Not apt for production
Jupyter Notebooks are proven to be not as effective once data scientists have moved past data exploration into actual production. To build serious data pipelines, it is imperative to have good code structuring so that there is test-driven development. Production requires reproducing experiments again and again and running notebooks, often for which Jupyter Notebooks aren’t built. Jupyter Notebooks have a non-linear workflow, which on the one hand, has made it more interactive so that users can jump between coding and the notebook. On the other hand, this has also led to results that are not iterable, leading to more hindrances in the production stages.
Recently, a more serious security-related issue has reared its ugly head. In March this year, Aqua Security’s Team Nautilus discovered Python-based ransomware that was using Jupyter Notebooks to access and target other environments. While there is no confirmation yet, researchers believe the source of attack to be Russian. A report by Aqua Security stated that since Jupyter Notebooks are mainly used by data scientists in companies to analyse data and build data models, they were susceptible to security breaches.
Last year, it was found that Jupyter Notebooks were also abused by cryptocurrency miners due to the large number of requests that are processed.
A mix of these issues is leading data scientists away from Jupyter towards other alternatives like Deepnote. Research communities claim that Deepnote has worked on the problems that Jupyter had and resolved a number of them. While Deepnote has all the basic functions of Jupyter, it also provides the luxury of real-time collaboration. Unlike Jupyter, which requires users to download the notebook or upload it on GitHub, Deepnote’s free version allows up to three users to work together.
Deepnote also allows for ease in the integration of data from Google Cloud, Postgre SQL and Amazon S3, which makes life much easier for data scientists. The notebook offers an interface option that requires the user to fill in some information and connect to the source with just another click.
Once the code is written, Deepnote has a visualisation feature that identifies a dataframe automatically and reproduces a graph with options for the user to shift the X-axis and Y-axis as they wish. So instead of writing another piece of code to create a visualisation, Deepnote helps data scientists with this advanced step. Deepnote has also improved upon other features like users can now check their history and review the changes that were made to a notebook and revert if they want.

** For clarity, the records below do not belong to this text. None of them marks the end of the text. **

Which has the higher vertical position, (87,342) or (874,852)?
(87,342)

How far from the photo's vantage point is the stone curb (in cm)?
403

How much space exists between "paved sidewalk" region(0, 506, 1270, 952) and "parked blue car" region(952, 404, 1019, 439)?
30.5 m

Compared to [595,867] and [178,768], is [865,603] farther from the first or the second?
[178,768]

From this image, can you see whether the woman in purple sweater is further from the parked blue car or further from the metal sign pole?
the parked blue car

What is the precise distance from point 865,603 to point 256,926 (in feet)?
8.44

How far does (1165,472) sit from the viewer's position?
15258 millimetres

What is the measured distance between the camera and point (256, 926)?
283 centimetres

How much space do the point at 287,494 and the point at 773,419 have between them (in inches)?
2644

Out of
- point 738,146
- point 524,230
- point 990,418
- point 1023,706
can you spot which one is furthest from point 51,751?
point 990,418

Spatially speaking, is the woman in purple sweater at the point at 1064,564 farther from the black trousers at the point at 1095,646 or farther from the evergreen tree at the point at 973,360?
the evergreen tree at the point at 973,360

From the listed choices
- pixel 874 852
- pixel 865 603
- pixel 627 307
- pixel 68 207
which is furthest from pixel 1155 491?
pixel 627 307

Deepnote’s founder and chief Jakub Jurovych said the startup intended to build a tool especially for data scientists with the collaborative feature in mind. Jurovych said that every tool he had tried when starting out had failed to impress when it came to collaboration. As this shift has gradually taken over, ByteDance, Discord and HR platform Gusto have all moved to use Deepnote. “Right now, Deepnote shines in situations where you want to move your work from a playground environment to a more serious or more collaborative setting, for example, your team,” Jurovych said.